At 500+ pages and with a somewhat technical approach it was sometimes a challenging read, but I heartily recommend it to anyone interested in getting a strong understanding of how the field has evolved over time. Born in 1933, Nilsson came of age as a (computer) scientist just as AI started to take off, and he remained intimately involved up until his book was published in 2010.

The long backstory to how deep learning came to be, didn’t make it into this post but I find it interesting to note that one of its true pioneers was a Swede and even a fellow KTH:er. Ulf Grenander, who died a few years back, was a professor of applied mathematics here around the time when I was born (although he spent most of his career in the US).

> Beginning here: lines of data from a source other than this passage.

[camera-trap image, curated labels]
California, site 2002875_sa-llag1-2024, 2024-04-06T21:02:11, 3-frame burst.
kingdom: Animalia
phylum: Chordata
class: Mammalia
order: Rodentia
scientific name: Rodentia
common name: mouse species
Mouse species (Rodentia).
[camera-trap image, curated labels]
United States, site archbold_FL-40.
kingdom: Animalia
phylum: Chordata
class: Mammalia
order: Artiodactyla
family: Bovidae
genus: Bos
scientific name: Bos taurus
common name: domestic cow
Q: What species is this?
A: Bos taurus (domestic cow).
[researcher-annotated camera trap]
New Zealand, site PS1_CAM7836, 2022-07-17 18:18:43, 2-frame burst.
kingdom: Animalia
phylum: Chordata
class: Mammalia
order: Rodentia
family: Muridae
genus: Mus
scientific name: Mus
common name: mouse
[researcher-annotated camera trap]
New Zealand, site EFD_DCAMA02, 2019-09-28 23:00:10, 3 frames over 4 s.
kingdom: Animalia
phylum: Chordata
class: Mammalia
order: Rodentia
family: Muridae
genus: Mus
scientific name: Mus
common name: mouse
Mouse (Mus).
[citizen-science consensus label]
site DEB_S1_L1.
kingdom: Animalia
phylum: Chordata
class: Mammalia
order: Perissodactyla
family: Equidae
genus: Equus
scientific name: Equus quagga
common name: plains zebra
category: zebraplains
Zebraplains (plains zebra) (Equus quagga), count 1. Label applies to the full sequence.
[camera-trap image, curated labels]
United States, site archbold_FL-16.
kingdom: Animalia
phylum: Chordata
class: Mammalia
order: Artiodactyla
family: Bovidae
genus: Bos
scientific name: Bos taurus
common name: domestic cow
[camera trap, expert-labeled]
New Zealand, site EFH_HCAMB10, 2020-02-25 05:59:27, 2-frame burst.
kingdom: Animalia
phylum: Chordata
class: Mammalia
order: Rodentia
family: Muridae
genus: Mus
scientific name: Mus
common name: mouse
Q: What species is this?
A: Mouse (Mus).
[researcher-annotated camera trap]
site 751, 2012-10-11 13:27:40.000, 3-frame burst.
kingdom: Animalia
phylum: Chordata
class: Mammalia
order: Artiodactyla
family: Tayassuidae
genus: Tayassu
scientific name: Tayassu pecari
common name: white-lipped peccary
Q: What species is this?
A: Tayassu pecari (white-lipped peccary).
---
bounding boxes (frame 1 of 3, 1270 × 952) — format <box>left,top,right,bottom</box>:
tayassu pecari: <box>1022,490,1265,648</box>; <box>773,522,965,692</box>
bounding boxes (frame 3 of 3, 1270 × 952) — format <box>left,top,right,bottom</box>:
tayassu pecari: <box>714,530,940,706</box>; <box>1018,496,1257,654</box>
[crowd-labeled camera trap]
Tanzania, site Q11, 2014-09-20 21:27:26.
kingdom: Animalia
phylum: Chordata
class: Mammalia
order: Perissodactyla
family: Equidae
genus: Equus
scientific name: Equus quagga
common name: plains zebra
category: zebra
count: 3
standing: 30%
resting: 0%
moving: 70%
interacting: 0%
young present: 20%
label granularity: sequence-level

His contributions in the field of statistics were key to so called hierarchical models, which was really the first instance of neural networks using Bayesian inference in order to propagate probabilities between layers.

This type of hierarchical architecture was first proposed by Mumford and Lee in 2003. The year after that, Jeff Hawkins’ book On Intelligence came out. I immediately devoured it, not knowing that Hawkins’ novel views on how the brain works, would strongly influence Geoffrey Hinton and his group, who published some of the key papers that would allow for deep learning only two years later, in 2006.

I’d also like to take the opportunity to thank my good friend Gustav Eje Henter, who’s always there to sate my curiosity with all things related to AI.